Juste avant le confinement de novembre, quand les tournées étaient encore possibles, je profitais d’une escale au Mans pour visiter la cathédrale. Y sont exposées de vieilles stalles renaissance, sublimement sculptées, qui représentent la vie du Christ en 50 panneaux de chêne. L’une d’elles, à la lumière des évènements récents, a pris un sacré coup de jeune. Celle consacrée aux dix lépreux, reproduite ici.
On est happé par l’irruption soudaine de l’Histoire qui régénère de vieilles images ; par la façon dont les corps anciens viennent, à la manière des fantômes, imprimer les corps présents. On s’amuse des correspondances entre deux mondes que des siècles séparent. Sur dix lépreux, l’un, rebelle, refuse de mettre son masque ; l’autre, au nez émergeant, un peu nigaud, n’a visiblement pas compris comment le porter.
La vision de ces lépreux masqués que masqués nous contemplons crée instantanément une familiarité, un temps partagé, une destinée commune.
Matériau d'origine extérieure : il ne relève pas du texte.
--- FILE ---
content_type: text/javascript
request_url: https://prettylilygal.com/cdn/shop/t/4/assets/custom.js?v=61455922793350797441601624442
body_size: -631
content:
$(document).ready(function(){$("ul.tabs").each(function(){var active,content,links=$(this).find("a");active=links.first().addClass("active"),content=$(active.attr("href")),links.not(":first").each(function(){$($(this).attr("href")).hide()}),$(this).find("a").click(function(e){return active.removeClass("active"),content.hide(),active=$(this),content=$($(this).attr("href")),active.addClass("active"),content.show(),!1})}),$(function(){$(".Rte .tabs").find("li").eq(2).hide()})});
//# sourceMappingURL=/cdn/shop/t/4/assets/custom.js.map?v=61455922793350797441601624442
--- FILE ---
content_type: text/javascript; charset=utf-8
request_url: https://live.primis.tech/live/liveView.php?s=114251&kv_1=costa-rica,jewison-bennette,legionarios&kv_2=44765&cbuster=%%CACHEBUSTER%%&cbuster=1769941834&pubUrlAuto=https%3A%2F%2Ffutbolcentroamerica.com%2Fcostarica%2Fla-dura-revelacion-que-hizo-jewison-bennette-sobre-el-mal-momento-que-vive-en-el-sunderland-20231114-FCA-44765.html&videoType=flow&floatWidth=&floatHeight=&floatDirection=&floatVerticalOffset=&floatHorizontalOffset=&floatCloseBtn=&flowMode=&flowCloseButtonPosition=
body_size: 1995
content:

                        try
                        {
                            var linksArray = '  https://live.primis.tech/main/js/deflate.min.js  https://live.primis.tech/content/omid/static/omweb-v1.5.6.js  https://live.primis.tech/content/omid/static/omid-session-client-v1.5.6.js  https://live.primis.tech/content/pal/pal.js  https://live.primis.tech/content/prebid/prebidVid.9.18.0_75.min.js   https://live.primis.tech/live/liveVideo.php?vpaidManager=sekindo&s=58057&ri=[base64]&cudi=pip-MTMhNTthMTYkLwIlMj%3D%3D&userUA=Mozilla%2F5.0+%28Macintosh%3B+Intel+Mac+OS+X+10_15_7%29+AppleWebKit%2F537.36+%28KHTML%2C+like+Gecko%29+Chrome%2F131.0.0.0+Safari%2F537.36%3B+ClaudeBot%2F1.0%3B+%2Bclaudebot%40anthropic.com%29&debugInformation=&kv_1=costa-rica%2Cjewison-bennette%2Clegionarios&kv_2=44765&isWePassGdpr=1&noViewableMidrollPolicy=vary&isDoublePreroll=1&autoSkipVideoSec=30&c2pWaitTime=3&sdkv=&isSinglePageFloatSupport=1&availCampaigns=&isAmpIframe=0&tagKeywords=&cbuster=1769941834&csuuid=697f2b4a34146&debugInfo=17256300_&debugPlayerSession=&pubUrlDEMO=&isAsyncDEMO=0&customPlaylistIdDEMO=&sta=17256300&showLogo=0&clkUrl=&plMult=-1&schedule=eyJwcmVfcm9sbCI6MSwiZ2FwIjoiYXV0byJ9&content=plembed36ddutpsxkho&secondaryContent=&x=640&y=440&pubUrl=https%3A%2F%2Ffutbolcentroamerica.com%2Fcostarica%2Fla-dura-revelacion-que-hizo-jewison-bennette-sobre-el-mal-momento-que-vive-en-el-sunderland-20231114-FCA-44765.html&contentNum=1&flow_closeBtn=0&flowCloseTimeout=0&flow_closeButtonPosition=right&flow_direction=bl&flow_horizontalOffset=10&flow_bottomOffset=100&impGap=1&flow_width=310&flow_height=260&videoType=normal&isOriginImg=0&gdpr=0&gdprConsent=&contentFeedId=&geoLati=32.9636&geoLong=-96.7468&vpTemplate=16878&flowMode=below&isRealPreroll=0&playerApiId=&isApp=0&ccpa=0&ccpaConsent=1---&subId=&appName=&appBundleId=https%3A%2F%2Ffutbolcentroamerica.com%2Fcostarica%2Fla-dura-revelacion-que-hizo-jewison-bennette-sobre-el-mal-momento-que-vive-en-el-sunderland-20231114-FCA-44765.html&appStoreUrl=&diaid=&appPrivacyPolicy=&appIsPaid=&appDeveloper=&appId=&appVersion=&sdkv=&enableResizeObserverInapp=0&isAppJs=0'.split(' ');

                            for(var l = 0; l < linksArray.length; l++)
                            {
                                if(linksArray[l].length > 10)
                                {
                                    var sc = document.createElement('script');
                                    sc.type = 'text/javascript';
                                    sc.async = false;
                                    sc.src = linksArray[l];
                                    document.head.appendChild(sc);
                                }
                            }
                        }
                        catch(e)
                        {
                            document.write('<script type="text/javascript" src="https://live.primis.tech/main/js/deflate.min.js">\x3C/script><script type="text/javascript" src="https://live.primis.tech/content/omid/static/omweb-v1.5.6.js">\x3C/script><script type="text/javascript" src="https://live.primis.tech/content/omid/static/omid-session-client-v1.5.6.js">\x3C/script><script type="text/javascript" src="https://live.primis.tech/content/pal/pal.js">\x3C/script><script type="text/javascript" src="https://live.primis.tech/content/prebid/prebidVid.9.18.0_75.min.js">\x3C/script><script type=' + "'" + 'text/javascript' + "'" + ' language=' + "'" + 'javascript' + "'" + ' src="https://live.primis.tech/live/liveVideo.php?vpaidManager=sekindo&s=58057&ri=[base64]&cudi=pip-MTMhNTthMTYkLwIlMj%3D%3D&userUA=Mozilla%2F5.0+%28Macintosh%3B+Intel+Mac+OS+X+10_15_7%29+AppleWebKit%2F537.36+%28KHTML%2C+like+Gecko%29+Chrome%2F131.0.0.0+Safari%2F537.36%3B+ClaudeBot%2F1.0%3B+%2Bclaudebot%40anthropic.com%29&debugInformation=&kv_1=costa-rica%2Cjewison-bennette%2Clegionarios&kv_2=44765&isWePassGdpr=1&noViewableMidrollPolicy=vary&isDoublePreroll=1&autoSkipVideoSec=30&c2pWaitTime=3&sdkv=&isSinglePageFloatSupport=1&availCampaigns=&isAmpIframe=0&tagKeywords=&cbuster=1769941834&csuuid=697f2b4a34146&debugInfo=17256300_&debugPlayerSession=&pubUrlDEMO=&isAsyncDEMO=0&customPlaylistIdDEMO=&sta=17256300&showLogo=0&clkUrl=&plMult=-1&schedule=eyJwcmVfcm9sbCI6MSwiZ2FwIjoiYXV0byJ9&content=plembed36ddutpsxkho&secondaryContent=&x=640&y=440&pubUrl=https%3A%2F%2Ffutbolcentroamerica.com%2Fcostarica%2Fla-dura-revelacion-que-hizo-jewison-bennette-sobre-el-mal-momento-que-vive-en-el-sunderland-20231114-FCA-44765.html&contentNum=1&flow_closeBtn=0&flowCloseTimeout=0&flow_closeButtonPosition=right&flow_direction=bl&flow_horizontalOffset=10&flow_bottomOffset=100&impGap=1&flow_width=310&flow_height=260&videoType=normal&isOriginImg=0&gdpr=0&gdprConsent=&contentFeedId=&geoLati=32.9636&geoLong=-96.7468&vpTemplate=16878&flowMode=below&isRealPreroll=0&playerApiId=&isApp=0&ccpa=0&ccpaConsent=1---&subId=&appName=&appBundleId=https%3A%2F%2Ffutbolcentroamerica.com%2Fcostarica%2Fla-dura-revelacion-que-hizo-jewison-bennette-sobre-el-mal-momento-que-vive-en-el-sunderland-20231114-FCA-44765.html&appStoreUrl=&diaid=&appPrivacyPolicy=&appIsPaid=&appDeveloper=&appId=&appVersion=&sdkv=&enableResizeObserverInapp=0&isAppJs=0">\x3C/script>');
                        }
Aujourd’hui tous lépreux ? Oui, selon Barbara Stiegler qui, dans son dernier essai, écrit que nous vivons tous en Pandémie, comme on vit en tel ou tel pays. En Pandémie, tout le monde est malade. Il y a les malades au premier sens du mot, ceux qui souffrent du virus, en meurent parfois, mais aussi ceux qui sont malades de l’enfermement, de la précarité, de la faillite, de la terreur de contaminer, de l’interdiction de circuler, de l’impossibilité de se réunir, de ne plus faire famille, de la fermeture des théâtres, malades des cours en visio, des perpétuels reports, des soirées obscures. En pandémie, nous présentons tous au moins l’un de ces symptômes. Voilà pourquoi les lépreux de ce panneau deviennent si familiers. On en oublierait presque le Christ qui leur fait face. Présence moins évidente pour les hommes de notre temps que celle du virus. Et pourtant à lire la Bible, jonchée de malades et secouée d’épidémies, où il y a des souffrants Dieu vient toucher les plaies.